The consent decree that was
settled upon prohibited Microsoft from creating an operating system that made
it impossible for other software developers to integrate their products with (Gohring
& Gross, 2011). As such, Microsoft was required to disclose the middleware
interfaces it uses to competing software developers and computer manufacturers,
and Microsoft was also required to license its operating system communications
protocols to other competitors as well (Gohring & Gross, 2011).

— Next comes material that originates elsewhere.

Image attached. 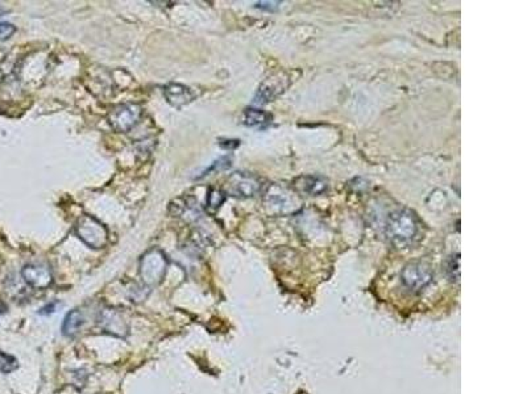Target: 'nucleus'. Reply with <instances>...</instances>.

Analysts of the computer market
and of this specific antitrust case have agreed that the outcome of this case
did not have huge repercussions for Microsoft, but instead it helped other
companies to have the boost needed to effectively compete within the market (Gohring
& Gross, 2011). However, one analyst
believed that the outcome of the case had some “psychological” effects upon
Microsoft, stating “When you put a company under scrutiny and you handcuff them
a bit in terms of what they can do, it changes their attitude and outlook and
cramps their style…but fundamentally all the remedies that came out of it were
pretty minor” (Gohring & Gross, 2011). For instance, the outcome of the
case did change the way in which Microsoft approached the debut of its new
products. According to Al Gillen, an analyst at IDC the case “had a profound
impact on Microsoft in terms of product packaging plans” (Gohring & Gross,
2011). Throughout the time since
the case’s settlement Microsoft initially wanted to bundle together its
products but refrained from doing so because of fears of treading over
antitrust laws (Gohring & Gross, 2011). This was exemplified by Microsoft’s
bundling of its Hyper-V hypervisor with its other products which occurred “only
after VMware drove the market cost down to zero for a hypervisor” (Gohring
& Gross, 2011).

Despite Microsoft’s reluctance
to make particular decisions due to the fear of breaking antitrust laws, it did
not hamper the company’s ability to continue to be a leader within the computer
and software market, branching off once again into other markets including that
of mobile devices and flourishing within the gaming systems market (Gohring
& Gross, 2011).

(b)   
Microsoft’s
relationship since then with the US government

Since its settlement Microsoft has
successfully abided by the consent decree and has not engaged within the
antitrust behaviors for which it was initially penalized for within the United
States.

(c)  
Impact on the market as a whole

The Department of Justice believed that the
settlement of this case reached in this case “leveled the playing field” within
the computer market, stating “As a result of the Department of Justice
Antitrust Division’s efforts in the Microsoft case and final judgment, the
competitive landscape changed allowing the marketplace to operate in a fair and
open manner bringing about increased innovation and more choices for consumers”
(Chan, 2011). The antitrust judgment “…
prevented Microsoft from continuing the type of exclusionary behavior that led
to the original lawsuit…Microsoft no longer dominates the computer industry as
it did when the complaint was filed in 1998. Nearly every desktop middleware
market, from Web browsers to media players to instant messaging software, is
more competitive today than it was when the final judgment was entered” (Gohring
& Gross, 2011). The outcome of the case allowed innovative ideas to
flourish since competitors have now been able to freely compete within the
market without being stifled by Microsoft’s previously harmful monopolistic
practices. Competitors have been able to develop new products that are on par
with that of Microsoft’s products, which has allowed consumers to have a
multitude of options and forces companies to continue to innovate new products (Gohring
& Gross, 2011).

V.   Conclusion

The United States’ antitrust laws
help to promote fair competition amongst firms. In the case of United States v.
Microsoft Corp., the attempt to secure that fair competition was seen. Since
the decision made in that case there have been many changes that have occurred
but there is still some disagreement as to whether or not that decision has
truly made a difference or not for the company.